===== INPUT FOR THIS TASK =====

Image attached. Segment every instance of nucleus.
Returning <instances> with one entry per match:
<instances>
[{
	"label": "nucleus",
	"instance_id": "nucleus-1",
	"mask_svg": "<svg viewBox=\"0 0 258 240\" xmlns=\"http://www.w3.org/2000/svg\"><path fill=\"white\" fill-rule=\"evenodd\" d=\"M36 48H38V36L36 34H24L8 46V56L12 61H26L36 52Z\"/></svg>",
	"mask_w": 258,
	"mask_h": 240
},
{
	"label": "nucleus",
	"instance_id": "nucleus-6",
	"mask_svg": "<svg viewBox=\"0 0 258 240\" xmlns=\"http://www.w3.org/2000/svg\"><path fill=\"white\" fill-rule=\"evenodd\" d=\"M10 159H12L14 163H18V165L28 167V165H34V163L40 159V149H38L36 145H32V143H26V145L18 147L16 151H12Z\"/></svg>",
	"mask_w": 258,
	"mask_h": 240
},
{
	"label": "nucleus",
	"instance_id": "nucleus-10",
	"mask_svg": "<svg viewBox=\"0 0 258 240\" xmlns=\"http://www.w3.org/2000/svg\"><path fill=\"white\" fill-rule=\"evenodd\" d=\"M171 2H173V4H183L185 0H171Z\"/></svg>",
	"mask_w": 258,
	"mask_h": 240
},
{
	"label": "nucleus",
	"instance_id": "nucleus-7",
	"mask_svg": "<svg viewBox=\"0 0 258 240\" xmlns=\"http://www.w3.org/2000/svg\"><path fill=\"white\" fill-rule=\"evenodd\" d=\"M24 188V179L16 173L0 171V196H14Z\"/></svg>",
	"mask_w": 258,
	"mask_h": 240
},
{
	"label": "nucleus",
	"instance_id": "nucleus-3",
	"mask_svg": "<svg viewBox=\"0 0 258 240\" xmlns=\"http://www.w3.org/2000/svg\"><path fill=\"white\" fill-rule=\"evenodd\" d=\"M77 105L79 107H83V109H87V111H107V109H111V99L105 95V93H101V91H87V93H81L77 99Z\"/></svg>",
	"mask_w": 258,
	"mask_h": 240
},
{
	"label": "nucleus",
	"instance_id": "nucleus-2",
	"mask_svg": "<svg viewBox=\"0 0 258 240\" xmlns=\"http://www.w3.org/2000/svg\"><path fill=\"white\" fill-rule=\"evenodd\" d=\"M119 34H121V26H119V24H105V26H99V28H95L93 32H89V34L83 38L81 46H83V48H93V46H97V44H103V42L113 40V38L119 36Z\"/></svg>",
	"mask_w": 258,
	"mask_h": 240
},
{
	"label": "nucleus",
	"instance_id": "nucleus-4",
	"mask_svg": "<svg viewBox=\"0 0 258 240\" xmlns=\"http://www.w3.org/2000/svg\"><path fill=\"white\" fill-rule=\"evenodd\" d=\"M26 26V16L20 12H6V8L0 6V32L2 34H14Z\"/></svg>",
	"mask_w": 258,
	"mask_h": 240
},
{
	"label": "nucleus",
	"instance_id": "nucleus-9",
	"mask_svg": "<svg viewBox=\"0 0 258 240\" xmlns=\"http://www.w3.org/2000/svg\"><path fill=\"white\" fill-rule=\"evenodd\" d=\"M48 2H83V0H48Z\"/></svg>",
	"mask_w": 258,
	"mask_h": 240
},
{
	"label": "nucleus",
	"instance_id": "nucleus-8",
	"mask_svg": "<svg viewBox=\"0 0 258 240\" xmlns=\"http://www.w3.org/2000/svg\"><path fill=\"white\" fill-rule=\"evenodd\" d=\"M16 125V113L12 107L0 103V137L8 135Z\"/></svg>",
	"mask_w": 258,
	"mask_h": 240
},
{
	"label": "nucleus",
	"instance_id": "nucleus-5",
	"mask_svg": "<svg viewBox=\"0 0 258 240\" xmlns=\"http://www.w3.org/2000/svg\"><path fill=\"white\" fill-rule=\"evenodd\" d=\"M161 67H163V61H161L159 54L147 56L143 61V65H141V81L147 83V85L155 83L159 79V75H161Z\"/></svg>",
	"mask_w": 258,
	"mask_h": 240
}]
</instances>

=====

THE TASK>
Please pull out every line of the listing above that contains the string "instances". Treat case as significant.

FULL ANSWER>
Returning <instances> with one entry per match:
<instances>
</instances>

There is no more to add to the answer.